## SOURCE TEXT
Sass Nested Rules and Properties

Sass Nested Rules

Consider an example of Sass code for a website’s navigation, where you can nest CSS selectors similarly to HTML structure.

Example 

SCSS Syntax:

nav {
  ul {
    margin: 0;
    padding: 0;
    list-style: none;
  
}
  li {
    display: inline-block;
  
}
  a {
    display: block;
    padding: 6px 12px;
    text-decoration: none;
  
}
}

In Sass, the ul, li, and a selectors are encapsulated within the nav selector through nesting.

Contrarily, in CSS, these rules are defined individually, not nested.

CSS Syntax:

nav ul {
  margin: 0;
  padding: 0;
  list-style: none;
}
nav li {
  display: inline-block;
}
nav a {
  display: block;
  padding: 6px 12px;
  text-decoration: none;
}

Due to the ability to nest properties in Sass, it offers a cleaner and more readable syntax compared to standard CSS.

Saved data entries:
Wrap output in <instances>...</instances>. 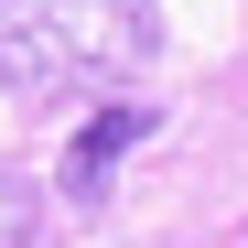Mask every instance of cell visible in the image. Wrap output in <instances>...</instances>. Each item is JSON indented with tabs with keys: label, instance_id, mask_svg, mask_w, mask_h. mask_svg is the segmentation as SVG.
Here are the masks:
<instances>
[{
	"label": "cell",
	"instance_id": "1",
	"mask_svg": "<svg viewBox=\"0 0 248 248\" xmlns=\"http://www.w3.org/2000/svg\"><path fill=\"white\" fill-rule=\"evenodd\" d=\"M162 54L151 0H0V97L119 87Z\"/></svg>",
	"mask_w": 248,
	"mask_h": 248
},
{
	"label": "cell",
	"instance_id": "2",
	"mask_svg": "<svg viewBox=\"0 0 248 248\" xmlns=\"http://www.w3.org/2000/svg\"><path fill=\"white\" fill-rule=\"evenodd\" d=\"M151 130H162V108H140V97H108L87 130H76V151H65V194H76V205H97V194H108V173H119V162H130Z\"/></svg>",
	"mask_w": 248,
	"mask_h": 248
},
{
	"label": "cell",
	"instance_id": "3",
	"mask_svg": "<svg viewBox=\"0 0 248 248\" xmlns=\"http://www.w3.org/2000/svg\"><path fill=\"white\" fill-rule=\"evenodd\" d=\"M32 237H44V194L22 173H0V248H32Z\"/></svg>",
	"mask_w": 248,
	"mask_h": 248
}]
</instances>
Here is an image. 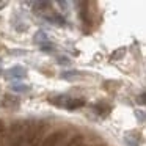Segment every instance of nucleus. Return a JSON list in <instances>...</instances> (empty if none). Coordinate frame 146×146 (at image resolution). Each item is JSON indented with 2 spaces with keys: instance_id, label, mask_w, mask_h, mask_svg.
I'll use <instances>...</instances> for the list:
<instances>
[{
  "instance_id": "f257e3e1",
  "label": "nucleus",
  "mask_w": 146,
  "mask_h": 146,
  "mask_svg": "<svg viewBox=\"0 0 146 146\" xmlns=\"http://www.w3.org/2000/svg\"><path fill=\"white\" fill-rule=\"evenodd\" d=\"M5 77L8 80H22L27 77V68L22 66V64H16L5 72Z\"/></svg>"
},
{
  "instance_id": "f03ea898",
  "label": "nucleus",
  "mask_w": 146,
  "mask_h": 146,
  "mask_svg": "<svg viewBox=\"0 0 146 146\" xmlns=\"http://www.w3.org/2000/svg\"><path fill=\"white\" fill-rule=\"evenodd\" d=\"M0 105L5 108H10V110H14V108H17L21 105V101L17 96H11V94H5L3 99H2V102H0Z\"/></svg>"
},
{
  "instance_id": "7ed1b4c3",
  "label": "nucleus",
  "mask_w": 146,
  "mask_h": 146,
  "mask_svg": "<svg viewBox=\"0 0 146 146\" xmlns=\"http://www.w3.org/2000/svg\"><path fill=\"white\" fill-rule=\"evenodd\" d=\"M63 137H64V132L57 130V132L50 133V135H49L46 140H42V143L39 146H57L58 143L61 141V138H63Z\"/></svg>"
},
{
  "instance_id": "20e7f679",
  "label": "nucleus",
  "mask_w": 146,
  "mask_h": 146,
  "mask_svg": "<svg viewBox=\"0 0 146 146\" xmlns=\"http://www.w3.org/2000/svg\"><path fill=\"white\" fill-rule=\"evenodd\" d=\"M69 99H71V96H68V94H57V96L49 98L47 101L50 102L52 105H55V107H66Z\"/></svg>"
},
{
  "instance_id": "39448f33",
  "label": "nucleus",
  "mask_w": 146,
  "mask_h": 146,
  "mask_svg": "<svg viewBox=\"0 0 146 146\" xmlns=\"http://www.w3.org/2000/svg\"><path fill=\"white\" fill-rule=\"evenodd\" d=\"M93 111H94L98 116L105 118L108 113H110V105H108V104H104V102H98V104L93 105Z\"/></svg>"
},
{
  "instance_id": "423d86ee",
  "label": "nucleus",
  "mask_w": 146,
  "mask_h": 146,
  "mask_svg": "<svg viewBox=\"0 0 146 146\" xmlns=\"http://www.w3.org/2000/svg\"><path fill=\"white\" fill-rule=\"evenodd\" d=\"M32 7H33V11H35L36 14H41V16H42L46 11H50L52 3H50V2H33Z\"/></svg>"
},
{
  "instance_id": "0eeeda50",
  "label": "nucleus",
  "mask_w": 146,
  "mask_h": 146,
  "mask_svg": "<svg viewBox=\"0 0 146 146\" xmlns=\"http://www.w3.org/2000/svg\"><path fill=\"white\" fill-rule=\"evenodd\" d=\"M85 104H86L85 99H82V98H71L64 108H68V110H79V108L85 107Z\"/></svg>"
},
{
  "instance_id": "6e6552de",
  "label": "nucleus",
  "mask_w": 146,
  "mask_h": 146,
  "mask_svg": "<svg viewBox=\"0 0 146 146\" xmlns=\"http://www.w3.org/2000/svg\"><path fill=\"white\" fill-rule=\"evenodd\" d=\"M124 141L127 146H138L140 145V135L137 132H127L124 135Z\"/></svg>"
},
{
  "instance_id": "1a4fd4ad",
  "label": "nucleus",
  "mask_w": 146,
  "mask_h": 146,
  "mask_svg": "<svg viewBox=\"0 0 146 146\" xmlns=\"http://www.w3.org/2000/svg\"><path fill=\"white\" fill-rule=\"evenodd\" d=\"M47 35H46V32H42V30H39V32L35 33V36H33V42H38V46L44 44V42H47Z\"/></svg>"
},
{
  "instance_id": "9d476101",
  "label": "nucleus",
  "mask_w": 146,
  "mask_h": 146,
  "mask_svg": "<svg viewBox=\"0 0 146 146\" xmlns=\"http://www.w3.org/2000/svg\"><path fill=\"white\" fill-rule=\"evenodd\" d=\"M11 90H13L14 93H29L30 86L25 85V83H13V85H11Z\"/></svg>"
},
{
  "instance_id": "9b49d317",
  "label": "nucleus",
  "mask_w": 146,
  "mask_h": 146,
  "mask_svg": "<svg viewBox=\"0 0 146 146\" xmlns=\"http://www.w3.org/2000/svg\"><path fill=\"white\" fill-rule=\"evenodd\" d=\"M80 74H79V71H63V72L60 74V77L61 79H64V80H74L76 77H79Z\"/></svg>"
},
{
  "instance_id": "f8f14e48",
  "label": "nucleus",
  "mask_w": 146,
  "mask_h": 146,
  "mask_svg": "<svg viewBox=\"0 0 146 146\" xmlns=\"http://www.w3.org/2000/svg\"><path fill=\"white\" fill-rule=\"evenodd\" d=\"M39 47H41L42 52H47V54H50V52H55V44H54V42H49V41L44 42V44H41Z\"/></svg>"
},
{
  "instance_id": "ddd939ff",
  "label": "nucleus",
  "mask_w": 146,
  "mask_h": 146,
  "mask_svg": "<svg viewBox=\"0 0 146 146\" xmlns=\"http://www.w3.org/2000/svg\"><path fill=\"white\" fill-rule=\"evenodd\" d=\"M66 146H83V137H82V135L74 137V138L71 140V141L68 143Z\"/></svg>"
},
{
  "instance_id": "4468645a",
  "label": "nucleus",
  "mask_w": 146,
  "mask_h": 146,
  "mask_svg": "<svg viewBox=\"0 0 146 146\" xmlns=\"http://www.w3.org/2000/svg\"><path fill=\"white\" fill-rule=\"evenodd\" d=\"M124 54H126V47H121V49H118V50L111 52V60H121Z\"/></svg>"
},
{
  "instance_id": "2eb2a0df",
  "label": "nucleus",
  "mask_w": 146,
  "mask_h": 146,
  "mask_svg": "<svg viewBox=\"0 0 146 146\" xmlns=\"http://www.w3.org/2000/svg\"><path fill=\"white\" fill-rule=\"evenodd\" d=\"M57 63L58 64H64V66H69L71 60L68 57H64V55H58V57H57Z\"/></svg>"
},
{
  "instance_id": "dca6fc26",
  "label": "nucleus",
  "mask_w": 146,
  "mask_h": 146,
  "mask_svg": "<svg viewBox=\"0 0 146 146\" xmlns=\"http://www.w3.org/2000/svg\"><path fill=\"white\" fill-rule=\"evenodd\" d=\"M135 116H137V119H138L140 124L145 123V113H143L141 110H137V111H135Z\"/></svg>"
},
{
  "instance_id": "f3484780",
  "label": "nucleus",
  "mask_w": 146,
  "mask_h": 146,
  "mask_svg": "<svg viewBox=\"0 0 146 146\" xmlns=\"http://www.w3.org/2000/svg\"><path fill=\"white\" fill-rule=\"evenodd\" d=\"M137 104L138 105H145L146 104V94L145 93H141L140 96H137Z\"/></svg>"
},
{
  "instance_id": "a211bd4d",
  "label": "nucleus",
  "mask_w": 146,
  "mask_h": 146,
  "mask_svg": "<svg viewBox=\"0 0 146 146\" xmlns=\"http://www.w3.org/2000/svg\"><path fill=\"white\" fill-rule=\"evenodd\" d=\"M10 54H14V55H25L27 52H22V50H10Z\"/></svg>"
},
{
  "instance_id": "6ab92c4d",
  "label": "nucleus",
  "mask_w": 146,
  "mask_h": 146,
  "mask_svg": "<svg viewBox=\"0 0 146 146\" xmlns=\"http://www.w3.org/2000/svg\"><path fill=\"white\" fill-rule=\"evenodd\" d=\"M58 5H60V7H63V10H68V2H58Z\"/></svg>"
},
{
  "instance_id": "aec40b11",
  "label": "nucleus",
  "mask_w": 146,
  "mask_h": 146,
  "mask_svg": "<svg viewBox=\"0 0 146 146\" xmlns=\"http://www.w3.org/2000/svg\"><path fill=\"white\" fill-rule=\"evenodd\" d=\"M0 74H2V71H0Z\"/></svg>"
}]
</instances>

## WHAT IS ASKED
**1.** According to the Sass nesting text, which selectors are nested inside the nav selector in the SCSS example?
**2.** Extend the Sass nesting text by writing what comes after its final sentence.

## REPLIES
**1.** The ul, li, and a selectors.

**2.**
Sass Nested Properties

With Sass, you can organize properties with shared prefixes, such as font-family, font-size, and font-weight, or text-align, text-transform, and text-overflow, in a nested structure for improved readability and maintainability.

Example 

SCSS Syntax:

font: {
  family: Helvetica, sans-serif;
  size: 18px;
  weight: bold;
}

text: {
  align: center;
  transform: lowercase;
  overflow: hidden;
}

The Sass transpiler will transform the aforementioned Sass code into standard CSS.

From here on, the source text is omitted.